What the exercise asks >> The expected answer is every line of the material that contains the word "throughput".

Data shown >>
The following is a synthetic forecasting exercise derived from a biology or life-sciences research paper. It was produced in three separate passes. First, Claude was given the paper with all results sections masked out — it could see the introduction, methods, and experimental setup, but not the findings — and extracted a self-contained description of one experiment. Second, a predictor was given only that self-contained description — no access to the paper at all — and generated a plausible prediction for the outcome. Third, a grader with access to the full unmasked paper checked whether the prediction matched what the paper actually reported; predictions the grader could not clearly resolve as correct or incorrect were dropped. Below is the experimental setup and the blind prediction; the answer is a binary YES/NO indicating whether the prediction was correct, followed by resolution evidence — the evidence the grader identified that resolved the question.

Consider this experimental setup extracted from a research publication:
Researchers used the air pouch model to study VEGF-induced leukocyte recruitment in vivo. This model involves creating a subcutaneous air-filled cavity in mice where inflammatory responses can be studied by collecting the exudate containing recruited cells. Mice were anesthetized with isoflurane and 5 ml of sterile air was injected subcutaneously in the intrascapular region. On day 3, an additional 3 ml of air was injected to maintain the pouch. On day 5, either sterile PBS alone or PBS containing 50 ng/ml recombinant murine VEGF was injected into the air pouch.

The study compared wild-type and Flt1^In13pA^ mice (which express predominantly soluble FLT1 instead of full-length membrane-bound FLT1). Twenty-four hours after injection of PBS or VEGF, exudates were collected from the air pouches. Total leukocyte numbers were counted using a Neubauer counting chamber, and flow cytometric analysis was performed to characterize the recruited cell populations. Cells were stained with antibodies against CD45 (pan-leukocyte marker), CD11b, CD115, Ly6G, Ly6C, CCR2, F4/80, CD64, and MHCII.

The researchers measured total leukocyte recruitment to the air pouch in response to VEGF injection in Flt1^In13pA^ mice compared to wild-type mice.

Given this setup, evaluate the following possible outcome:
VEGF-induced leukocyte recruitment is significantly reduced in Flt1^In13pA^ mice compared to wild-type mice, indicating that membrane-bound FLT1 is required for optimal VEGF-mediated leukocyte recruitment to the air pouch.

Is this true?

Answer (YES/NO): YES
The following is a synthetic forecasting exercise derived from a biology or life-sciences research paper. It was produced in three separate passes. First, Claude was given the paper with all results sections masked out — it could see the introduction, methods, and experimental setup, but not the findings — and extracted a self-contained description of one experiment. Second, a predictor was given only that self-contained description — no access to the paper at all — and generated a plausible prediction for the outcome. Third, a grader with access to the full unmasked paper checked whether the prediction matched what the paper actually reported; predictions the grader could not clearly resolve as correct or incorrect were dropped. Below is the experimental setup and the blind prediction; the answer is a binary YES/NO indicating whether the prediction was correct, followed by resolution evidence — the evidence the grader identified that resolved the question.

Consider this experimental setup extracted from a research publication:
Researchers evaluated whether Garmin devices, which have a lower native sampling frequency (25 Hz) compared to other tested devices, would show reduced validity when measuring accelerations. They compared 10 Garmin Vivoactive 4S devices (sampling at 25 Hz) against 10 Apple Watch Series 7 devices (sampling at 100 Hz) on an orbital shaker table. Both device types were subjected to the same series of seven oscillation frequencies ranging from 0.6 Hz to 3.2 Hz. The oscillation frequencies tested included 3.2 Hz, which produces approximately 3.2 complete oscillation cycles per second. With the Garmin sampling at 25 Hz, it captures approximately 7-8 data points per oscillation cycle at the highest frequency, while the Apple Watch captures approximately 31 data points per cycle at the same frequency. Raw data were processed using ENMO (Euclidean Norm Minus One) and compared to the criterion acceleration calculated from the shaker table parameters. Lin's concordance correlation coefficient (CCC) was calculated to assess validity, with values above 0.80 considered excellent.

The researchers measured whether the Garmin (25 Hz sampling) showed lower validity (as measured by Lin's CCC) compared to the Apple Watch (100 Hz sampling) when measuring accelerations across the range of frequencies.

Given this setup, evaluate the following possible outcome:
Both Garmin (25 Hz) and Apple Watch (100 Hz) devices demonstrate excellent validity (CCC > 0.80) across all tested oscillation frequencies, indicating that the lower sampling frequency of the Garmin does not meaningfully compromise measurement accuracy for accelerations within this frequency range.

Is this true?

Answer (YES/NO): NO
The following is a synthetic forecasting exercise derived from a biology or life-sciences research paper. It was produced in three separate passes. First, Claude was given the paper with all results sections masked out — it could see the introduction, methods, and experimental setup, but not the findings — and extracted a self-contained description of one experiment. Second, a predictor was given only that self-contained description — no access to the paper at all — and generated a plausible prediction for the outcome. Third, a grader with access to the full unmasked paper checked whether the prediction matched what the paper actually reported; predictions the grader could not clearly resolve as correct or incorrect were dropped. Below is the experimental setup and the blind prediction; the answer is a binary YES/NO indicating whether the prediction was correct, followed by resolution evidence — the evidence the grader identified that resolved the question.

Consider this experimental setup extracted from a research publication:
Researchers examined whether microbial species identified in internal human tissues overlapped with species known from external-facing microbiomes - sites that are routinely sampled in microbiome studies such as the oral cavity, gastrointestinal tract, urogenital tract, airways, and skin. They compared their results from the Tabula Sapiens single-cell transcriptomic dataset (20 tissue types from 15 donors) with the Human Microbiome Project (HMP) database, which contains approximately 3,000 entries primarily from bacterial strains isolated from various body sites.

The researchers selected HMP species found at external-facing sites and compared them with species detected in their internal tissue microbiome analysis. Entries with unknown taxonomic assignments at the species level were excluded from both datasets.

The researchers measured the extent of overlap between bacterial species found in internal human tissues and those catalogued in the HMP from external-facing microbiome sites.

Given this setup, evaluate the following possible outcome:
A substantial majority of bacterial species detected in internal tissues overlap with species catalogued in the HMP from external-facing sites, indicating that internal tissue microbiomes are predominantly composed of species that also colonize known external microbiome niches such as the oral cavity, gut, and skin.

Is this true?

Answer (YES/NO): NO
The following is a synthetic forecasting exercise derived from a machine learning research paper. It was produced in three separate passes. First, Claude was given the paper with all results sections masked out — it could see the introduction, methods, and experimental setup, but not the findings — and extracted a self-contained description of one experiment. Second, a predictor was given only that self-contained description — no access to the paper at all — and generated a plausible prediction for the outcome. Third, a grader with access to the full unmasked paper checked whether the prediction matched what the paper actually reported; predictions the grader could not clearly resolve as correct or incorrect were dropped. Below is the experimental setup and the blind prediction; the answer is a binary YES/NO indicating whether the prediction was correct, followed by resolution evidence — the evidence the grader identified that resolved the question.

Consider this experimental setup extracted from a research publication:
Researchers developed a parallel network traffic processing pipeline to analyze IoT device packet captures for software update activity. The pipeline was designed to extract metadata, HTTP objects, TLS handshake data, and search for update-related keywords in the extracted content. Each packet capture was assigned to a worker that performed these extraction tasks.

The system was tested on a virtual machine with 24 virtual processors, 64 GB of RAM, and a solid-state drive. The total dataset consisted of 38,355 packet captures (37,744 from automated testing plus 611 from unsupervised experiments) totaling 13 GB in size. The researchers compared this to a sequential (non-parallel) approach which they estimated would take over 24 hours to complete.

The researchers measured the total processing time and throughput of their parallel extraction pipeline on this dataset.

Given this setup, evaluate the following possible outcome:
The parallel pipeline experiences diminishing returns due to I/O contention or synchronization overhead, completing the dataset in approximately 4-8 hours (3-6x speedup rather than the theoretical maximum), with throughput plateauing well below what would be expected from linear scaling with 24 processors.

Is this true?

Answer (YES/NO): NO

Response area >>
The researchers measured the total processing time and throughput of their parallel extraction pipeline on this dataset.
The parallel pipeline experiences diminishing returns due to I/O contention or synchronization overhead, completing the dataset in approximately 4-8 hours (3-6x speedup rather than the theoretical maximum), with throughput plateauing well below what would be expected from linear scaling with 24 processors.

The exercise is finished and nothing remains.